The New York Times’ opinion section published an extraordinary piece today. What’s extraordinary is not the content, which is dull and dulling and dishonest, and has been published in basically this exact form for the better part of the century. What’s extraordinary is that we now have hard evidence that the Times’ sports opinion pieces can be every bit as terrible as their political counterparts. I know, I’m shocked too. It was a high bar.

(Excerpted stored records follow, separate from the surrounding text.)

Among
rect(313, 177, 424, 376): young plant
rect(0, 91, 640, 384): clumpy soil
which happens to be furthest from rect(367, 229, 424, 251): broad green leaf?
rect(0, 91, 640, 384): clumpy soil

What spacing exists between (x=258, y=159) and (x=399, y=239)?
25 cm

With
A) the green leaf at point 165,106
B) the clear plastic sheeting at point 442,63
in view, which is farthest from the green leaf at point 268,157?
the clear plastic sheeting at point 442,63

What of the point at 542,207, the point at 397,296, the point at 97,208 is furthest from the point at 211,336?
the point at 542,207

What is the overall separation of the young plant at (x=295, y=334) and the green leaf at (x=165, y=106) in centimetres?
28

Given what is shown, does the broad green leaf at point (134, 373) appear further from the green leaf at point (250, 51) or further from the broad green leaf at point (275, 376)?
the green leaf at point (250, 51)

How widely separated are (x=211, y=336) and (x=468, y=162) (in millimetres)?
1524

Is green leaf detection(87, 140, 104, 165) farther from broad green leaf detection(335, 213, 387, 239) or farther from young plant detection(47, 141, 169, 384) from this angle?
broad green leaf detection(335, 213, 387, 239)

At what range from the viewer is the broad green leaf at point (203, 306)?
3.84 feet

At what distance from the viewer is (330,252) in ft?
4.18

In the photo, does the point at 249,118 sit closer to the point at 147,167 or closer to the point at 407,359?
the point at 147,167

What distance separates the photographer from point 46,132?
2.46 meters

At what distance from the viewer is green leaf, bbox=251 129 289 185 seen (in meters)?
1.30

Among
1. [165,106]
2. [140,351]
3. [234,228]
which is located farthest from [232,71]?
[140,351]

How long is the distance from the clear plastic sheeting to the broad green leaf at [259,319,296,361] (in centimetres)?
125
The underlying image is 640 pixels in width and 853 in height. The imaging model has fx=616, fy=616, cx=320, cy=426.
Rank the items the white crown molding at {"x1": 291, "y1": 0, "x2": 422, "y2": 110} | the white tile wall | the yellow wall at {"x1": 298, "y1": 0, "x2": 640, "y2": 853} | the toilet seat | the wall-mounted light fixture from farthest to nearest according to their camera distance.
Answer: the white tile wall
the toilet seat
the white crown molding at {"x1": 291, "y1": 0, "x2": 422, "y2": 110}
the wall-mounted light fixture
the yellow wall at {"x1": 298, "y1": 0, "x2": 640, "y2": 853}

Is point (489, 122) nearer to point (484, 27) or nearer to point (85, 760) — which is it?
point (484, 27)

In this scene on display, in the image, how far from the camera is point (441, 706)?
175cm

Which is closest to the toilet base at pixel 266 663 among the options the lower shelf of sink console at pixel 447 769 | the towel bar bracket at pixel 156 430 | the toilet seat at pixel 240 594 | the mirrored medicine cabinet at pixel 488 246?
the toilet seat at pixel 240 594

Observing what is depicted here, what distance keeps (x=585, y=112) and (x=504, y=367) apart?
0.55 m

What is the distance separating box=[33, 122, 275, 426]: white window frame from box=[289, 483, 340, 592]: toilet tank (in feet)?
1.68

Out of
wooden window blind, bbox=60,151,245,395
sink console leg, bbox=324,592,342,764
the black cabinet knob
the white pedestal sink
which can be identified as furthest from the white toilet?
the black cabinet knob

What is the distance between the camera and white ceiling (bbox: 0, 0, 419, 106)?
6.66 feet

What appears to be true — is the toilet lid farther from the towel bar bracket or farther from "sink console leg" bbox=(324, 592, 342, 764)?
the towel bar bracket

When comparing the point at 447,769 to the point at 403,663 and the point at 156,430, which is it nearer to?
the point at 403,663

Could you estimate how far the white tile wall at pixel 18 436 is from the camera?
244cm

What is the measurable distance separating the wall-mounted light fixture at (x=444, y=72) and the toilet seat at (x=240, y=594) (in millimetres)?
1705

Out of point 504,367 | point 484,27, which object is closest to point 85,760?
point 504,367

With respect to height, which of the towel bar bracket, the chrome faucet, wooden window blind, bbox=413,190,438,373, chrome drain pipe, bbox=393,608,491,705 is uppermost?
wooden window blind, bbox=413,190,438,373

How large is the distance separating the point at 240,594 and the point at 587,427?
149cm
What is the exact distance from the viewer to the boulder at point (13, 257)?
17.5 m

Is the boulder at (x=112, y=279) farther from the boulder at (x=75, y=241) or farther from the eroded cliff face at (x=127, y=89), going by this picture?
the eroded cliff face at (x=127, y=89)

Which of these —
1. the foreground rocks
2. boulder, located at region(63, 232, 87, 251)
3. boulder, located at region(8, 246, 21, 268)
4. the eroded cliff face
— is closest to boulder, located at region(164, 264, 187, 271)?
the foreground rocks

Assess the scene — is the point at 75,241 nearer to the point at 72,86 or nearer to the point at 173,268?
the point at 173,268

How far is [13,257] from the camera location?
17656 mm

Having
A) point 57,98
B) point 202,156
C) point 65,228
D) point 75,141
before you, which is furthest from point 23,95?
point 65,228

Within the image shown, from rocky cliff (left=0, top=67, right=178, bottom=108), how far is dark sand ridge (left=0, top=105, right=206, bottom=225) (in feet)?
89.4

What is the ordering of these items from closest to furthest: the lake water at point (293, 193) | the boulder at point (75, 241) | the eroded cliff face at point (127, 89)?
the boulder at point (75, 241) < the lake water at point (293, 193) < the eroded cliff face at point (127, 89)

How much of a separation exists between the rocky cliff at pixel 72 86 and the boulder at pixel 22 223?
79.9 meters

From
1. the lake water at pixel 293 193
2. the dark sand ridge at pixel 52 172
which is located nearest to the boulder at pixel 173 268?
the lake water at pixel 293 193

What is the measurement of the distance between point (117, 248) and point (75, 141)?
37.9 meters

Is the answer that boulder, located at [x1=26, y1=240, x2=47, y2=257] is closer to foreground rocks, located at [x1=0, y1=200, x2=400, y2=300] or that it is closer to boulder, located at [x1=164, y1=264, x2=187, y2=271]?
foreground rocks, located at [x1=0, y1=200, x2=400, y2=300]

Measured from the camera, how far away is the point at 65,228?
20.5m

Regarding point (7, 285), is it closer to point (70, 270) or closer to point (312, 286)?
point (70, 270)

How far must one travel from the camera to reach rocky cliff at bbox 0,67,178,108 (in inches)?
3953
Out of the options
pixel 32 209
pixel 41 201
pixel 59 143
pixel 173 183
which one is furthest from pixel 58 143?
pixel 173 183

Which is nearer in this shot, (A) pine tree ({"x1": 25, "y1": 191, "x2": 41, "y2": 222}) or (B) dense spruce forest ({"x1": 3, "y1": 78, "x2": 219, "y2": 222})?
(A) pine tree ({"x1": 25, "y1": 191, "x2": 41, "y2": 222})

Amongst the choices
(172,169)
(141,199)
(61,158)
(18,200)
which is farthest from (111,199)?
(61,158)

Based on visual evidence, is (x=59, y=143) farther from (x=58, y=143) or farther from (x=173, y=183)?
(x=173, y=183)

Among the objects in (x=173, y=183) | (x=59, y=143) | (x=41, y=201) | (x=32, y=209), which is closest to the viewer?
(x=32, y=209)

The argument, by Cody J. McDavis, a law student at UCLA who played hoops for Northern Colorado a few years back, is presented under the headline, “Paying Students to Play Would Ruin College Sports”—now’s not the time, but to some of us that sounds less like a threat and more like a promise—and you don’t even really have to read the piece to know what’s in it, because it’s the NCAA’s own argument, made and trumpeted by the those (executives, coaches, administrators, media bootlickers) whose paychecks benefit directly from the fact that revenue sports’ biggest revenue-earners don’t get to share in those profits.
Without the money that comes in, how would schools pay for non-revenue sports, goes one trite line of reactionarism in here, completely ignoring that plenty of schools without any revenue sports field functional athletics programs. (Never mind the fact that if the big-revenue programs decided to stop spending millions on assistant coaches, and tens to hundreds of millions on fancy weight rooms, there’d be more than enough to support everything.)
There’s maybe only one relatively novel line of defense in here, and I’m going to blockquote it:
Paying student-athletes might sound like a fairer way to treat students who generate so much money and attention for their colleges (not to mention the television networks that broadcast their games). But paying athletes would distort the economics of college sports in a way that would hurt the broader community of student-athletes, universities, fans and alumni. A handful of big sports programs would pay top dollar for a select few athletes, while almost every other college would get caught up in a bidding war it couldn’t afford.
I don’t know how exactly to put this without it sounding insultingly obvious, but: This is already how things are.
College football and college basketball are already the playthings of a handful of elite programs—a dozen or so, in each sport, in divisions populated by hundreds of schools.
But, let us assume for the sake of The Discourse that this is a bad thing. That this accurate description of reality as it currently exists is something that should be avoided. To that end, I demand that the cowards at the New York Times opinion section publish my op-ed, “Paying Coaches and Administrators Is Ruining College Sports”:
Paying [coaches and administrators] might sound like a [fair] way to treat [the employees who recruit the athletes] who generate so much money and attention for their colleges (not to mention the television networks that broadcast their games). But paying [coaches and administrators] [distorts] the economics of college sports in a way that [hurts] the broader community of student-athletes, universities, fans and alumni. A handful of big sports programs [already do] pay top dollar for a select few [coaches and administrators who recruit the athletes who make the programs successful], while almost every other college [already doesn’t] get caught up in a bidding war it couldn’t afford.
My proposal, under which these folks would be forced to enroll in their universities’ continuing education programs and be reclassified as unpaid “student–head coaches” or “student–athletic directors,” would have the added bonus of preserving the purity of what, I’m reliably informed, was never meant to be about financial gain. And the NCAA’s executives can serve in strictly volunteer positions. Let’s make it about the love of the sport again.